Figure 2 displays the nonpersonalized RRisk subtrajectories aggregated separately for cases and control subjects during the 4-hour stable period and the 4 hours immediately preceding the event period. During the initial 4-hour stable period after admission, the RRisk for control subjects was close to 1.0 by design, whereas, for cases, the RRisk was 1.18 (±0.02), suggesting that even shortly after step-down unit admission, the average risk is slightly, but significantly, higher for cases than for control subjects (shown in the P value panels of Figure 2). As time progresses toward CRI, the risk for the cases begins increasing around 2 hours before the CRI event, whereas, for control patients, it remains unchanged.

Figure 2.

Figure 2.

Relative risks. Relative cardiorespiratory insufficiency (CRI) risk subtrajectories aggregated separately for case (solid lines) and control (dotted lines; gray areas represent 95% confidence intervals) patients for the 4-hour stable period (left) and for the 4 hours immediately before CRI onset (right). Time index 0 corresponds to time of step-down unit (SDU) admission (left) or CRI onset time (right). In the bottom plots, we show the P value series computed from two-sample t tests at each time point shown on the logarithmic scale. The middle plots are zoomed-in versions of the bottom plots. The cutoff threshold of 5% significance is shown with dot–dash straight lines.

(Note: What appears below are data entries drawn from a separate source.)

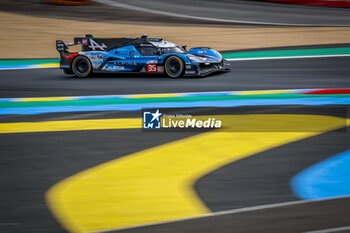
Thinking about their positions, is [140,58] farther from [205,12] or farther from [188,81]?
[205,12]

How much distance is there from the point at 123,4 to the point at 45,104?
58.3 feet

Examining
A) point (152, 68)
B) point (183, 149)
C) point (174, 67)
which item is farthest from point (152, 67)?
point (183, 149)

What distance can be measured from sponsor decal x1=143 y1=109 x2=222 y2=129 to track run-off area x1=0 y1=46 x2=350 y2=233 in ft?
0.68

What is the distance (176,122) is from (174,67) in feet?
13.9

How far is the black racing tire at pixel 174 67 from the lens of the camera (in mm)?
12422

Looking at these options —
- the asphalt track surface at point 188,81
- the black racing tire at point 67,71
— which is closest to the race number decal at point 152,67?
the asphalt track surface at point 188,81

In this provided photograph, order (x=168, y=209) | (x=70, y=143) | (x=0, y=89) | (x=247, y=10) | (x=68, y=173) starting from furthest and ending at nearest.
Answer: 1. (x=247, y=10)
2. (x=0, y=89)
3. (x=70, y=143)
4. (x=68, y=173)
5. (x=168, y=209)

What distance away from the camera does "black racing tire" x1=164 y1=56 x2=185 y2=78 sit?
12.4m

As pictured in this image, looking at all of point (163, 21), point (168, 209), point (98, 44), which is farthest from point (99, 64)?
point (163, 21)

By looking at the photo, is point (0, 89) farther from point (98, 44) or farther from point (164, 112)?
point (164, 112)

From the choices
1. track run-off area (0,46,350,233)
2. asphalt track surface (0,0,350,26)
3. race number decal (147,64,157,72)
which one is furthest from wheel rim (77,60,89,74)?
asphalt track surface (0,0,350,26)

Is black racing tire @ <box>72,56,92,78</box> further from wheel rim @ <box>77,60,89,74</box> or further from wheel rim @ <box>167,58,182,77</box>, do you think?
wheel rim @ <box>167,58,182,77</box>

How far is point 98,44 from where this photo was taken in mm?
13453

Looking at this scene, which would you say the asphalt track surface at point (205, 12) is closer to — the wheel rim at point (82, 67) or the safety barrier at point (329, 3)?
the safety barrier at point (329, 3)
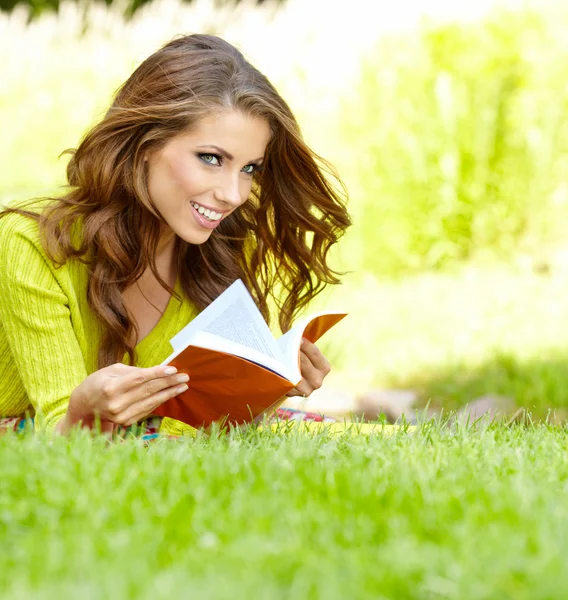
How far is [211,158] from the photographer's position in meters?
2.86

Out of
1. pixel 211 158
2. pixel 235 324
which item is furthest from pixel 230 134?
pixel 235 324

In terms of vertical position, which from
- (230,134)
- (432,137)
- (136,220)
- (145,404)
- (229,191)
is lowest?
(432,137)

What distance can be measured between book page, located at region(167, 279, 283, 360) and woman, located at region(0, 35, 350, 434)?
0.25 meters

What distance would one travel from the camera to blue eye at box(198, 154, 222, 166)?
9.35 ft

Figure 3 shows a personalized view of risk evolution. After normalization of each patient’s risk to their own baseline computed within the first 4 hours of step-down unit admission, the PRRisk was similar and close to 1.0 during the early period for both cases and control subjects (left panel). The PRRisk for cases starts to rise around 2 hours before the event (right panel), but the difference is not significant until about 90 minutes before the event. Of note, an upward drift in PRRrisk was observed in both cohorts as the event period approached, owing to less risky control subjects having been discharged from the step-down unit at that point, such that the residual control cohort was comprised of relatively sicker patients with slightly higher risk trends.

Figure 3.

Figure 3.

Personalized relative risks (PRRisk). PRRisk subtrajectories aggregated separately for case (solid lines) and control (dotted lines; gray areas represent 95% confidence intervals) patients for the 4-hour stable period (left) and for the 4 hours immediately before cardiorespiratory insufficiency (CRI) onset (right). Time index 0 corresponds to time of step-down unit (SDU) admission (left) or CRI onset time (right). In the bottom plots, we show the P value series computed from two-sample t tests at each time point shown on the logarithmic scale. The middle plots are zoomed-in versions of the bottom plots. The cutoff threshold of 5% significance is shown with dot–dash straight lines.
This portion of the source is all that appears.